Iola Portland Cement Co. v. Moore

70 P. 864 | Kan. | 1902

The opinion of the court was delivered by

Burch,

record in this case presents but two questions for determination: (1) The extent of the duty of the cement company to Moore; and (2) whether Moore was himself free frorq such fault as would preclude recovery.

It is wholly unnecessary to enter upon any discussion of the duties of a landowner to one who enters upon his premises by mere “sufferance,” or “license,” or “permission,” and without “inducement,” or “allurement,” or “enticement,” or “invitation.” No refinement upon any of these terms is required in estimating the facts of this case. Its superintendent says the cement company “gave up” the track on *767which the injury occurred to the brick company. It appears that this was done for the business purposes of the brick company and the railway company, and that the use contemplated involved the running of trains operated by crews of men back and forth over the track without previously communicating knowledge of the time of such action to the cement company. There was, therefore, a surrender of the property to the users, which, in effect, operated as a grant revocable at will.

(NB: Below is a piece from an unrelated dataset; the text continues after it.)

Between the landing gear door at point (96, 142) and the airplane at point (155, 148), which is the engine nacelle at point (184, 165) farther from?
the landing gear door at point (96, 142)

It is immaterial that the consideration was one of favor only. The relationship established, whatever the motive, was the essential thing, and it follows from the testimony quoted that the track in question was, for all purposes of the law, the track of the railway and brick companies until the cement company chose to reclaim it. An obstruction of the track might be notice of a revocation of the authority to use it, but such notice should be communicated in some manner not jeopardizing life and limb in its cognizance. The use of the track by the railway company, and, therefore, by the plaintiff in the discharge of his duties as a member of one of its train crews, was lawful and was rightful against the cement company, and while the track was accepted in the condition it presented when given up, and subject to all the hazards it then disclosed, the owner could not, without notice, create new perils and escape liability for disasters entailed upon persons innocently relying on the former status of affairs. (Corby v. Hill, 4 C. B. N. S. *556; Corrigan v. Union Sugar Refinery, 98 Mass. 577 ; Pomponio, Admr., v. N. Y. N. H. & H. R. R. Co., 66 Conn. 528, 32 L. R. A. 530 ; Barry v. N. Y. C. &H. R. R. R. Co., 92 N. Y. 289 ; Morrow v. Sweeney, 10 Ind. App. 626; 1 Thomp. Neg. §§ 968, 969.)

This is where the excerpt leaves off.